Is this what you're looking for?

$ cat file
56.555.72.69/crm_ababcdves/&kllk?jkjk op
81.745.42.59/CRM_Ababcdves/&kllk?jkjk op
38.475.62.19/squitv3/
92.625.42.89/Squitv3/&kllk?jkjk op
37.288.30.12/cview/
63.598.30.89/Cview/&kllk?jkjk op
85.048.30.52/CView/
$
$ awk -F"/" '{
  gsub("[ &,?].*",x)
  s=toupper($2)
}
s in a {next}
{a}1' file
56.555.72.69/crm_ababcdves/
38.475.62.19/squitv3/
37.288.30.12/cview/
$

Not sure how do I run that?
It looks like a small .sh script to me.
So please tell me whether I should save it as a sh file with all duplicate entries in it to ge the final output?

Regards,
Andy

awk -F"/" '{
  gsub("[ &,?].*",x)
  s=toupper($2)
}
s in a {next}
{a}1' file

This is a command to get rid of the characters &, ? and ' ' and to remove the duplicates.

The example above shows an example of the content of a file with those characters, the awk command and the final output.

You could use the command in a script or on the command line.

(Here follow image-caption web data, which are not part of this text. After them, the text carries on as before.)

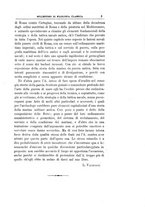 giornale/TO00179210/1896-1897/unico/00000013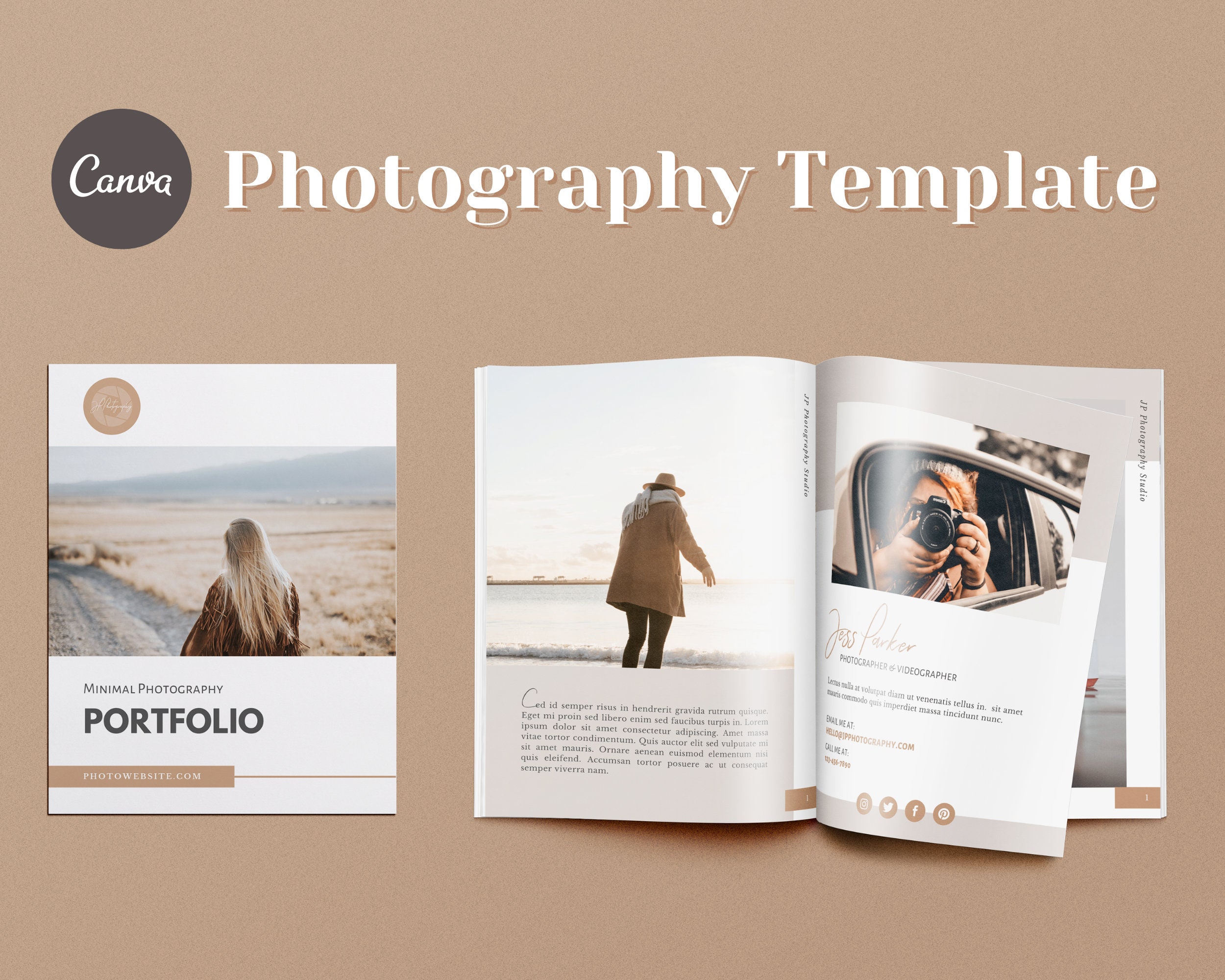 22-pages-photography-portfolio-template-canva-photography-etsy-espa-a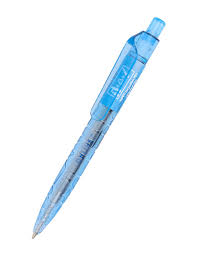 Second Life Ballpoint Pen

Thanks Franklin and I actually just added more sort parameters to get convert all upper case urls to lower case and then remove the duplicates thereafter using following -

 
ls -1 | tr '[A-Z]' '[a-z]' | sort | uniq -c | grep -v " 1 "

I think we can also use

 
ls | sort -f | uniq -i -d

Tho I am not quiet sure on that.

Once again, thanks for all your replies; they have indeed been VERY helpful to me.

Cheers,
Andy

Hi Franklin,

Just updating on your help for the script the other day..

Amazing job once again and it has helped me a LOT!!:smiley:

ls abc-accent*.log |
while read file
do
  sed -n 's!.*service=\(http://[^/]*/[^/]*/\).*!\1!p' "$file" > URL_file
done

Hopefully I won't bug everyone so often now.:slight_smile:
You can mark this as "Resolved" now if there is any such case.